■ **Requirement**
Duplicate the lines of data beginning with the line that contains "Looking closely, does" and continuing through the line that contains "332 centimetres", both included.

(A run of records)
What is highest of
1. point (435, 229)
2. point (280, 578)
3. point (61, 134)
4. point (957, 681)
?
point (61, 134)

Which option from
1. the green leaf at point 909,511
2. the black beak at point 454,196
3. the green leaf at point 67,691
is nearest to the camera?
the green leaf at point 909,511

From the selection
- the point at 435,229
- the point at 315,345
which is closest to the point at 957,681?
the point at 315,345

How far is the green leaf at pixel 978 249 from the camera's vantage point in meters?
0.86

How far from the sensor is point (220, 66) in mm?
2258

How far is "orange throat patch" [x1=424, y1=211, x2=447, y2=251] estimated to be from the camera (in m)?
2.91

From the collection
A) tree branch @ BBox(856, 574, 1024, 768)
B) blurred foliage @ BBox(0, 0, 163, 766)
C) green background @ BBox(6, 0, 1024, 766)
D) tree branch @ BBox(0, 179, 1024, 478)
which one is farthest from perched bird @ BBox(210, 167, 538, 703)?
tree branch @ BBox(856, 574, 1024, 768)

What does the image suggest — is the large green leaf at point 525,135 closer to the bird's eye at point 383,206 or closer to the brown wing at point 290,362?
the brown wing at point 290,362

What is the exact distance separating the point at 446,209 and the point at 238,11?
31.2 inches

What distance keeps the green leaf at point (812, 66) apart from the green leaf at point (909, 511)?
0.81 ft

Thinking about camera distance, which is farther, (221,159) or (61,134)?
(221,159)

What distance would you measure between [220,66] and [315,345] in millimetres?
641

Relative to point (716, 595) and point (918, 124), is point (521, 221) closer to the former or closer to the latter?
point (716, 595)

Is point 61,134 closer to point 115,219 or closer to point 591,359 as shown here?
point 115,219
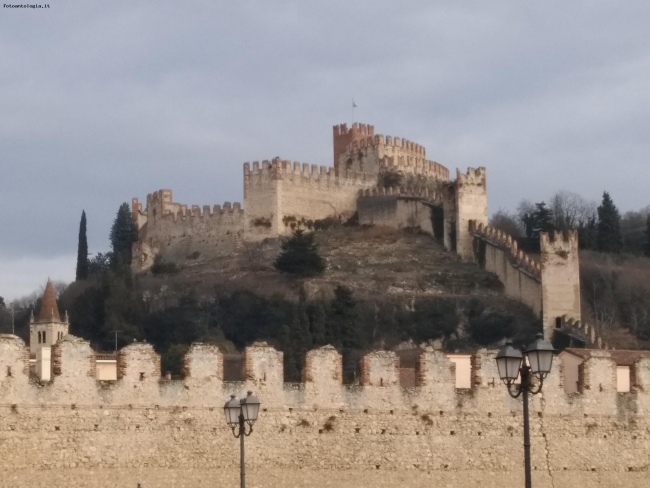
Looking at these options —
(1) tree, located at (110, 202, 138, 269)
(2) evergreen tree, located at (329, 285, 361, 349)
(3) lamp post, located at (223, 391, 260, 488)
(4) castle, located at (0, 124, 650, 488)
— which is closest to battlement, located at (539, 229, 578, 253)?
(2) evergreen tree, located at (329, 285, 361, 349)

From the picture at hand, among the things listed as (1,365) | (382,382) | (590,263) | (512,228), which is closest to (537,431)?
(382,382)

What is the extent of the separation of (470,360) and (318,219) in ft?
221

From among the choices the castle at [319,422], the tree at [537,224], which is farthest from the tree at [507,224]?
the castle at [319,422]

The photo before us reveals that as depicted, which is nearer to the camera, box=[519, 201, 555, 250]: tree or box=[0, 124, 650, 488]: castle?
box=[0, 124, 650, 488]: castle

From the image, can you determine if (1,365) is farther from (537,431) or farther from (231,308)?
(231,308)

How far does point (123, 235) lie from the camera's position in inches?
4508

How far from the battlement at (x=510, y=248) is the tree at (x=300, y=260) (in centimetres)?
987

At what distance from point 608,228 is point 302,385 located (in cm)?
7471

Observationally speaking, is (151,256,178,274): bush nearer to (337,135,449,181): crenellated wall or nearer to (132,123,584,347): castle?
(132,123,584,347): castle

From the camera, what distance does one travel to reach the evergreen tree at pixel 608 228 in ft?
355

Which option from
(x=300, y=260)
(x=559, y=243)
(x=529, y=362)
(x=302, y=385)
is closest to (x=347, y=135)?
(x=300, y=260)

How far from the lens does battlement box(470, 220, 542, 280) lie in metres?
93.4

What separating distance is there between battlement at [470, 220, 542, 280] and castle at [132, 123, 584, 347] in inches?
2.4

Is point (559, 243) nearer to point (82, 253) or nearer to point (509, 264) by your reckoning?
point (509, 264)
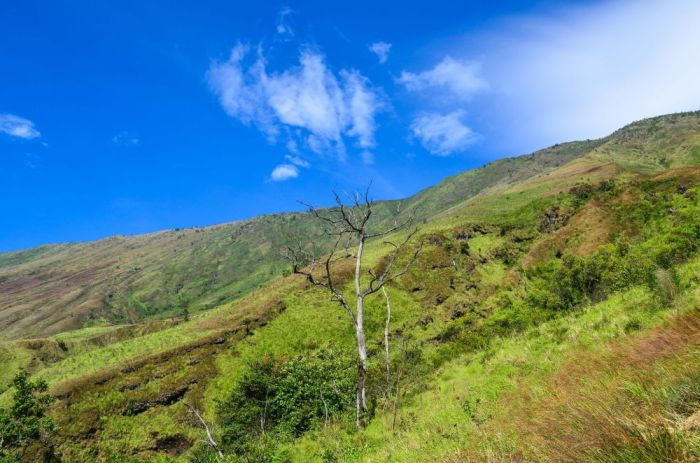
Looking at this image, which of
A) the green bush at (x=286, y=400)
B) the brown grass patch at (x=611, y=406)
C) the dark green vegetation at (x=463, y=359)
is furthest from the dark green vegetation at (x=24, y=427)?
the brown grass patch at (x=611, y=406)

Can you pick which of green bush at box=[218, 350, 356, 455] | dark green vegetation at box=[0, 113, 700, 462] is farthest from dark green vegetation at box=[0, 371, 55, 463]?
green bush at box=[218, 350, 356, 455]

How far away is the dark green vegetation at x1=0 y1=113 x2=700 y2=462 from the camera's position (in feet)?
16.0

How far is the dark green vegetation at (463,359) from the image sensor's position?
4887mm

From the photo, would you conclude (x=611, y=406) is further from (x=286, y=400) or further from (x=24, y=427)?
(x=24, y=427)

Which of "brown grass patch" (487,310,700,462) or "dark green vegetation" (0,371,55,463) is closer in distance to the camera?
"brown grass patch" (487,310,700,462)

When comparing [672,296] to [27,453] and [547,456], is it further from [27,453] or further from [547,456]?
[27,453]

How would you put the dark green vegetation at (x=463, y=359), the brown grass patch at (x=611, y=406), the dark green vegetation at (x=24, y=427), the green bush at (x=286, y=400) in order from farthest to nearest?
the dark green vegetation at (x=24, y=427)
the green bush at (x=286, y=400)
the dark green vegetation at (x=463, y=359)
the brown grass patch at (x=611, y=406)

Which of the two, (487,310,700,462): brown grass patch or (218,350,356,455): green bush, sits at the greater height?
(487,310,700,462): brown grass patch

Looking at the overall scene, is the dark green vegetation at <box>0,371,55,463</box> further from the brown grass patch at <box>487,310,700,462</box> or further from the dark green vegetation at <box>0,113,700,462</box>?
the brown grass patch at <box>487,310,700,462</box>

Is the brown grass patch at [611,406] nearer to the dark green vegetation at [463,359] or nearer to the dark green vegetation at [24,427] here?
the dark green vegetation at [463,359]

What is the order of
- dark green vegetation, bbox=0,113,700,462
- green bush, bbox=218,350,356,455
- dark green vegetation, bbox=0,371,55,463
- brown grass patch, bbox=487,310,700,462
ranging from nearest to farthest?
brown grass patch, bbox=487,310,700,462, dark green vegetation, bbox=0,113,700,462, green bush, bbox=218,350,356,455, dark green vegetation, bbox=0,371,55,463

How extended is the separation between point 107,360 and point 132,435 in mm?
15459

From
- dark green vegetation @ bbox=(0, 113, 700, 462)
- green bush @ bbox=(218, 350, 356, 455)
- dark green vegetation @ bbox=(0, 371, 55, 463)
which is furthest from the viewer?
dark green vegetation @ bbox=(0, 371, 55, 463)

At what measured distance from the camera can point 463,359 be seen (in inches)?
886
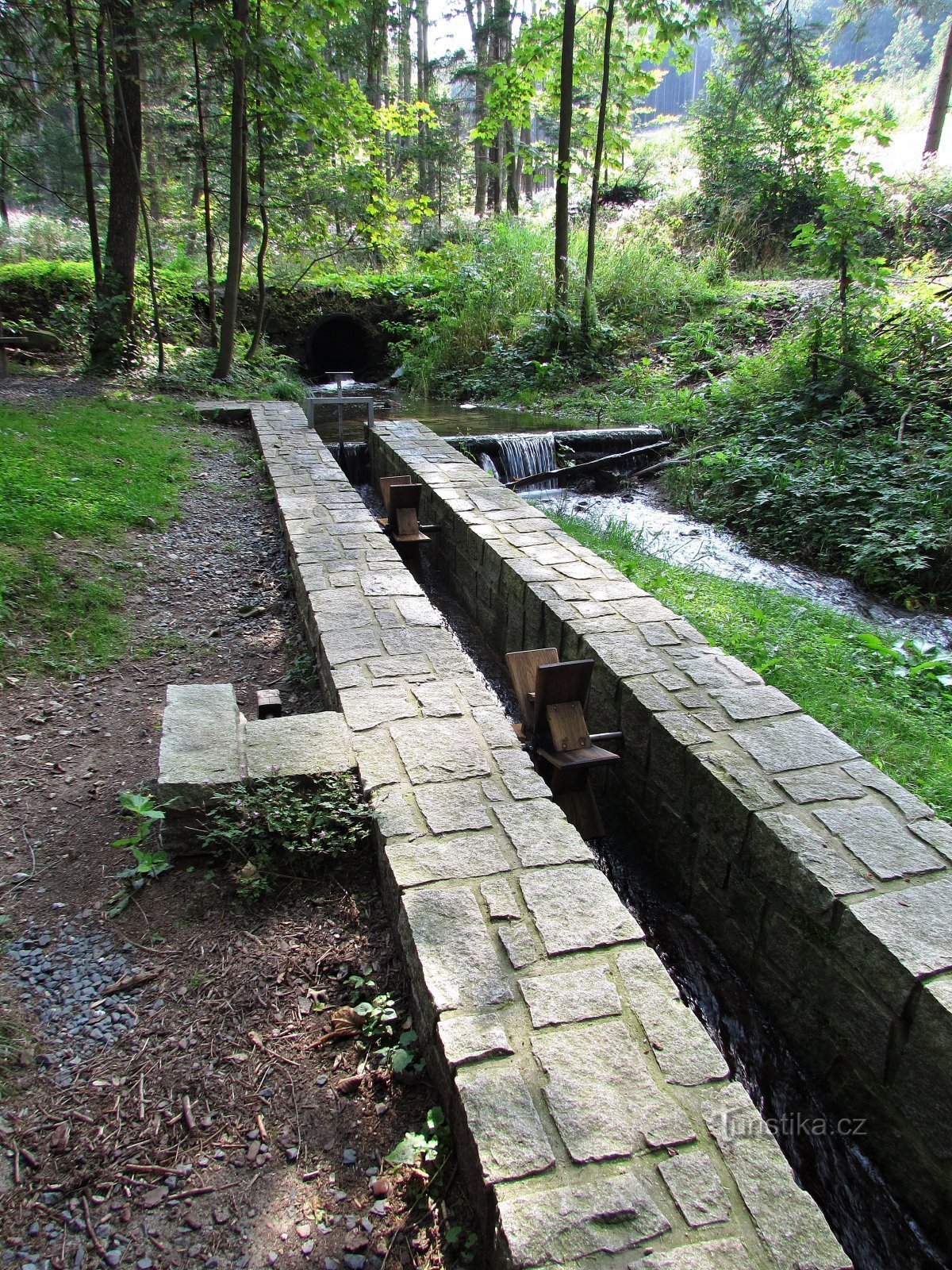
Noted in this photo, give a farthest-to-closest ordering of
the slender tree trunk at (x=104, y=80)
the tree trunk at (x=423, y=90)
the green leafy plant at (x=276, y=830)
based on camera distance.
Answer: the tree trunk at (x=423, y=90) < the slender tree trunk at (x=104, y=80) < the green leafy plant at (x=276, y=830)

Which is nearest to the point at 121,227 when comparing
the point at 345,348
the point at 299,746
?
the point at 345,348

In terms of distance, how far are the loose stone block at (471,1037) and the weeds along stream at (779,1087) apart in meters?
0.63

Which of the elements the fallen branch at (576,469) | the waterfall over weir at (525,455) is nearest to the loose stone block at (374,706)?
the fallen branch at (576,469)

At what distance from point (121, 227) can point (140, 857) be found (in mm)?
10928

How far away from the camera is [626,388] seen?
11.8m

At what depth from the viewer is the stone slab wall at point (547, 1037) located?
160 cm

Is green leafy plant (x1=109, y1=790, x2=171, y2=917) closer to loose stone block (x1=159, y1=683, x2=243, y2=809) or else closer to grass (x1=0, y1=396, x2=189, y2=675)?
loose stone block (x1=159, y1=683, x2=243, y2=809)

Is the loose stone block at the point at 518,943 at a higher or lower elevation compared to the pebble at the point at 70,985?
higher

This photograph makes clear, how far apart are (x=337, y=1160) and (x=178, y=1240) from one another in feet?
1.19

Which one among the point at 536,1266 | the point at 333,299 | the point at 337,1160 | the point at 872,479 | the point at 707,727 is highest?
the point at 333,299

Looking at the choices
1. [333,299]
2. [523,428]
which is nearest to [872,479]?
[523,428]

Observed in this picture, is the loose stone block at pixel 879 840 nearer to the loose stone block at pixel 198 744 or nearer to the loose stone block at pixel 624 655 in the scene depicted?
the loose stone block at pixel 624 655

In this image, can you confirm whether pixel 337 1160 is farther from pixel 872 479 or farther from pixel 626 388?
pixel 626 388

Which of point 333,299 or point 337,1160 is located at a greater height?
point 333,299
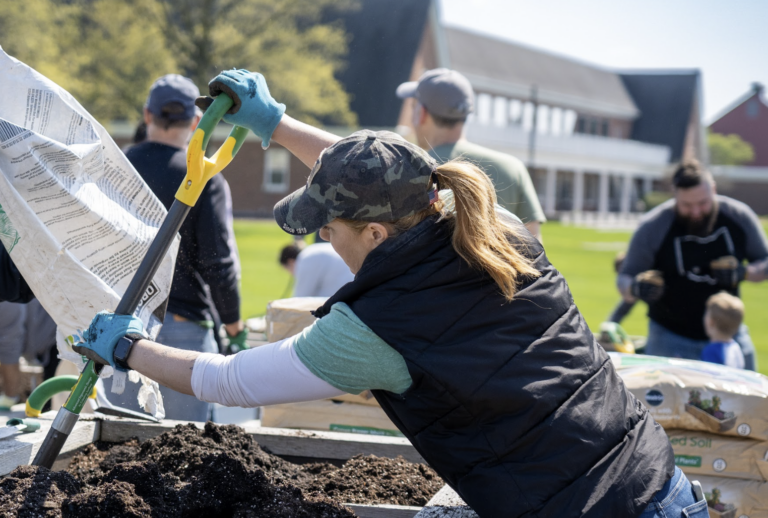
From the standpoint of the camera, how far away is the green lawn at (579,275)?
11991 millimetres

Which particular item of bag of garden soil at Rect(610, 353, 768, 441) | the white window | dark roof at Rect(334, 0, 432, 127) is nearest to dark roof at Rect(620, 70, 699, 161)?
dark roof at Rect(334, 0, 432, 127)

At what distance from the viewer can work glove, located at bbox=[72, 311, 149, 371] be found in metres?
1.98

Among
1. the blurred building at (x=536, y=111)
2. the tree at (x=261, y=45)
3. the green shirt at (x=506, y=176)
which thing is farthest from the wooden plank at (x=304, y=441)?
the tree at (x=261, y=45)

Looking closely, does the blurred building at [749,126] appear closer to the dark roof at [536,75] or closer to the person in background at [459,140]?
the dark roof at [536,75]

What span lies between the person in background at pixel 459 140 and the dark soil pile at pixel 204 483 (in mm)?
1675

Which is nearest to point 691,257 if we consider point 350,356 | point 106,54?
point 350,356

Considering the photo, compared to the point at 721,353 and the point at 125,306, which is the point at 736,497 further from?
the point at 125,306

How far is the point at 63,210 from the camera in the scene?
246cm

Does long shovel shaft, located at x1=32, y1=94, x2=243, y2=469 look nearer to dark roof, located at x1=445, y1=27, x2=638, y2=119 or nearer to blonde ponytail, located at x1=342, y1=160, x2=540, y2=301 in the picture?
blonde ponytail, located at x1=342, y1=160, x2=540, y2=301

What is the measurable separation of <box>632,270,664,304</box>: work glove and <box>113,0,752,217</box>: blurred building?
20.4 m

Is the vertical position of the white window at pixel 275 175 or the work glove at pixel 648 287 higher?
the work glove at pixel 648 287

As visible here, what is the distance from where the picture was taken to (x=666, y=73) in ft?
165

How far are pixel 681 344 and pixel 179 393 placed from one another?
332 centimetres

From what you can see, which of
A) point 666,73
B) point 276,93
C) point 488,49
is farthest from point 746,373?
point 666,73
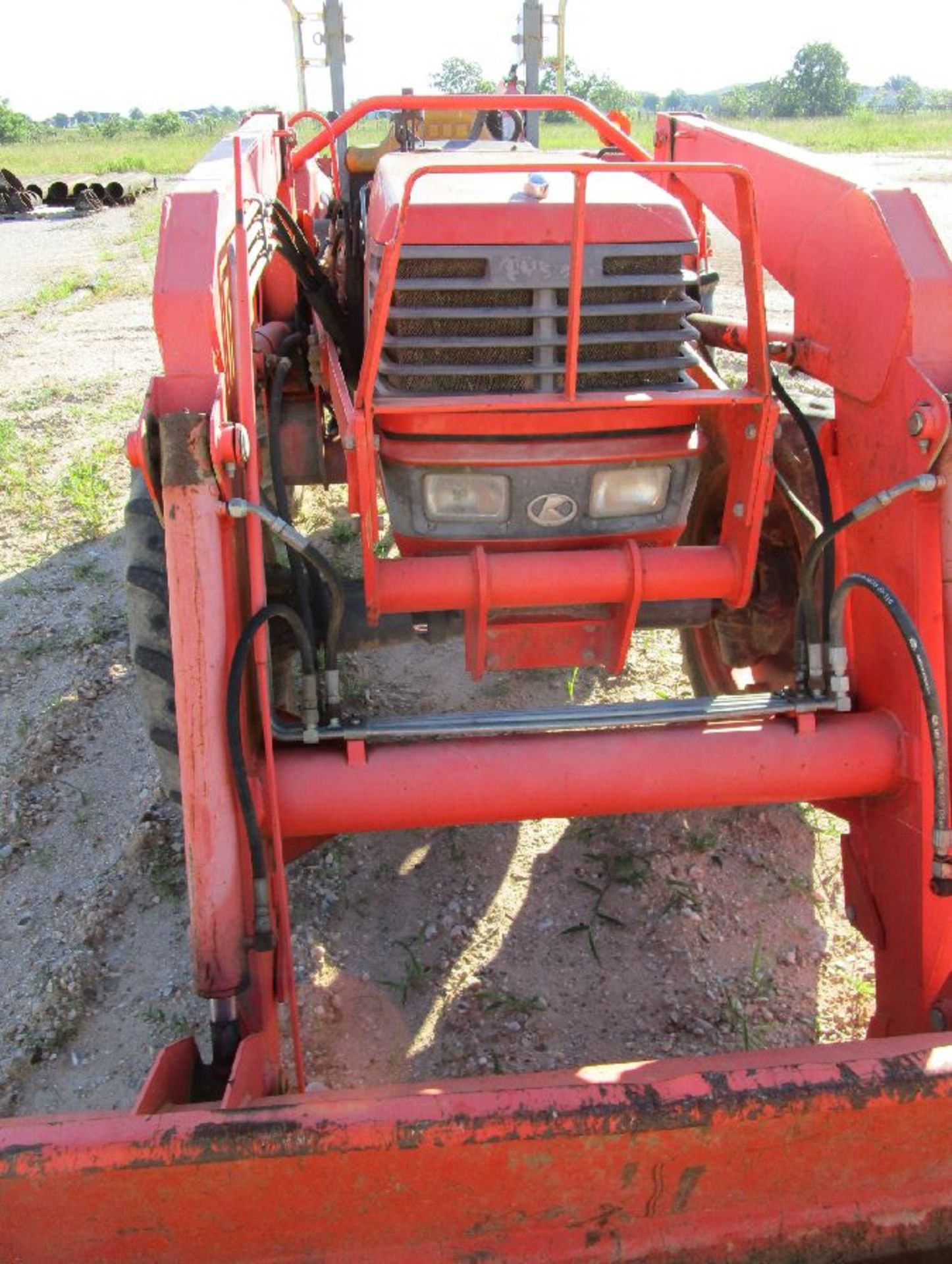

■ **Final result**
Looking closely, does the blurred building at [749,126] appear closer to the dark roof at [536,75] or closer to the person in background at [459,140]?
the dark roof at [536,75]

What span lies between the person in background at pixel 459 140 and the dark soil pile at pixel 204 483 (in mm)?
1675

Which is nearest to point 691,257 if we consider point 350,356 | point 106,54?
point 350,356

Considering the photo, compared to the point at 721,353 and the point at 125,306, which is the point at 736,497 further from?
the point at 125,306

How far is the point at 63,210 from the camera in the scene?
246cm

Does long shovel shaft, located at x1=32, y1=94, x2=243, y2=469 look nearer to dark roof, located at x1=445, y1=27, x2=638, y2=119 or nearer to blonde ponytail, located at x1=342, y1=160, x2=540, y2=301 in the picture?
blonde ponytail, located at x1=342, y1=160, x2=540, y2=301

What is the measurable separation of <box>632,270,664,304</box>: work glove and <box>113,0,752,217</box>: blurred building?
20.4 m

Is the vertical position of the white window at pixel 275 175 or the work glove at pixel 648 287 higher?
the work glove at pixel 648 287

As visible here, what is the distance from where the picture was taken to (x=666, y=73) in ft?
165

How far are pixel 681 344 and pixel 179 393 placed from one another?
332 centimetres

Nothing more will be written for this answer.